By Sharon Rosen Leib
At age 17, Lily Renée Wilheim Phillips boarded a train with other Eastern European Jewish children fleeing the Nazis. Her Austrian parents sent her on this Kindertransport rescue mission in 1939, hoping to save their precious only child by arranging for her to live with strangers in England.
Like the real-life action heroines she later inked as a comic book artist, Lily used her wits and determination to survive as a refugee. She gave her all to British efforts to defeat Germany while she tried, to no avail, to get her mother and father out of Austria. After England formally declared war on Germany, her parents’ letters ceased. She feared the worst -- the Nazis had murdered them.
Unbeknownst to Lily, her parents managed to escape and make their way to New York. After they tracked Lily down in England, she sailed across the Atlantic on one of the last refugee boats out in 1941—and met her parents at New York harbor.
Lily and her parents had lived a charmed life in Vienna as part of the highly cultured city's Jewish aristocracy. Lily's father Rudolph earned a handsome salary as an executive at the Holland America Line, one of Europe's finest shipping companies. "My mother was a homemaker who always dressed beautifully and took exquisite care of me," Lily recalled. As a young girl, Lily benefitted from the best education money could buy — including art and ballet classes and trips to the famed opera house and esteemed art museums.
Their New York lifestyle was nothing like Vienna. The family lived on a tight budget in their cramped one-room apartment. When Lily's mother spotted an opening for a relatively well-paying job as a comic book illustrator, she encouraged her to apply. “But comic books?” Lily wondered. She had never read one. Her mother bought a couple of the stapled newsprint books for 10 cents a piece. After perusing them, Lily drew some samples.
Her mother’s modest investment paid off. The editor at comic books' publisher Fiction House liked what he saw - both Lily's striking physical beauty (she worked as a part-time fashion model) and her detailed drawings. At age 19, Lily became Fiction House's first female employee. She blazed a trail in a frat house-like young men's world.
Lily drew on her reserve of will and strength to survive her co-workers' leering stares, vulgar remarks and crude drawings of naked women in the margins of their comic galleys. "I felt like they were undressing me with their eyes. I came home and cried most nights," she said. But she persisted and became one of Fiction House's most popular artists, drawing under the pseudonym L. Renée. "I got fan mail from readers who assumed I was a man," she said.

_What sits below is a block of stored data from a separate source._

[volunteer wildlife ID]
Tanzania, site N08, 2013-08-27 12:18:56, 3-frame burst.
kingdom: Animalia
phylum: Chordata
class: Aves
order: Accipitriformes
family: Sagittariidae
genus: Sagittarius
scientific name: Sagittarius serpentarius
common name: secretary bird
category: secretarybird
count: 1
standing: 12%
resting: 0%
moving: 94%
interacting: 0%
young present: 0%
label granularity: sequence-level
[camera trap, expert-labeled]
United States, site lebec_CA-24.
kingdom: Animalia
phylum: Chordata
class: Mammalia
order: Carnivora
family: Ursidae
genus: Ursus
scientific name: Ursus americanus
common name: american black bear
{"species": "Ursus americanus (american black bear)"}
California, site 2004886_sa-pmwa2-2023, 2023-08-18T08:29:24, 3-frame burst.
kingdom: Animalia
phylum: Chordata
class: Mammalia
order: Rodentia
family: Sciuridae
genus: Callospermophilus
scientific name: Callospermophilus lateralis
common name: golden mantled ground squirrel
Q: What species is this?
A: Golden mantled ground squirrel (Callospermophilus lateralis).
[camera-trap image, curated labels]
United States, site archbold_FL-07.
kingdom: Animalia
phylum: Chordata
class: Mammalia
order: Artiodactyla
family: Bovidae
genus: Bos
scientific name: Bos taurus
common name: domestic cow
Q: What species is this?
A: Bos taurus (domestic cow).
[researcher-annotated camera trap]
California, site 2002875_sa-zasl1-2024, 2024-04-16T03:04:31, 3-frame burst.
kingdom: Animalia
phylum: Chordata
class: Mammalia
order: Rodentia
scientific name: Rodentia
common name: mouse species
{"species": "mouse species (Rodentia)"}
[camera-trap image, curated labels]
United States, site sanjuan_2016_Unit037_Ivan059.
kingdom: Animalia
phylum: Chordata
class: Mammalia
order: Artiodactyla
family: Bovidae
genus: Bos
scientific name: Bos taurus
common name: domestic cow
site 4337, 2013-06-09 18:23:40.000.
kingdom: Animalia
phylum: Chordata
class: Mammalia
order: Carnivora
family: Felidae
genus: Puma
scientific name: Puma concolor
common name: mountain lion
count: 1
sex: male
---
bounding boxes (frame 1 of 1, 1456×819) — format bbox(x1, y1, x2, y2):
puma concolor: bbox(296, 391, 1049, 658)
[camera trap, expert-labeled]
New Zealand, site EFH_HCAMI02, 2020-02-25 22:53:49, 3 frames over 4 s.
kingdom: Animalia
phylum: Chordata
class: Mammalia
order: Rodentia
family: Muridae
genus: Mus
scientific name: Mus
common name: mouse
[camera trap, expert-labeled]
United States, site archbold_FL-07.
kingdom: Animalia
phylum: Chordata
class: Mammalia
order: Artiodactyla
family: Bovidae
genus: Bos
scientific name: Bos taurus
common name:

Lily “penciled and inked" strong, Nazi-busting women who became her alter-egos. She breathed vivid life into Jane Martin, a raven-haired female pilot who carpet-bombed Nazis in her khaki combat jumpsuit by day and entertained comrades wearing her couture floor-length evening gowns by night. Lily’s most famous heroine, Señorita Rio, used a Brazilian nightclub singer gig to cover her role as a counterspy fighting Nazis in South America. Lily drew the Señorita like a stylized self-portrait. Her wavy dark hair, blue eyes and high cheekbones bear a striking resemblance to Lily in her youth. The glamorous Señorita donned a leopard-skin coat, stiletto heels and drop-pearl earrings to outsmart her targets. “I always dressed my heroines better than the men did,” Lily said.
Now the 96-year-old matriarch of a prosperous American family living in New York and Southern California, Lily exudes the quiet strength, wily sophistication and dignity befitting a true action heroine. Her immense, bright blue eyes sparkle with ironic wit when discussing her late-in-life fame as a woman pioneer of comics' Golden Age. She continues to appreciate the au courant fashion and elegant decor that made her a sought-after comic book artist.
Long after she shelved her comic book pencils and inking pens in 1949 to raise her family and pursue other creative projects, fans still consider Lily one of the best in the business. The once-privileged Viennese Jewish girl put her childhood art lessons to practical use in a challenging new world by wielding her pens to make good money. In the process, she drew powerful women with high-European style and thus elevated an American pop-culture art form. Wow! Pow! While Lily’s fictional creations busted the Nazis, she established a hard-hitting legacy of her own as a true comic book heroine.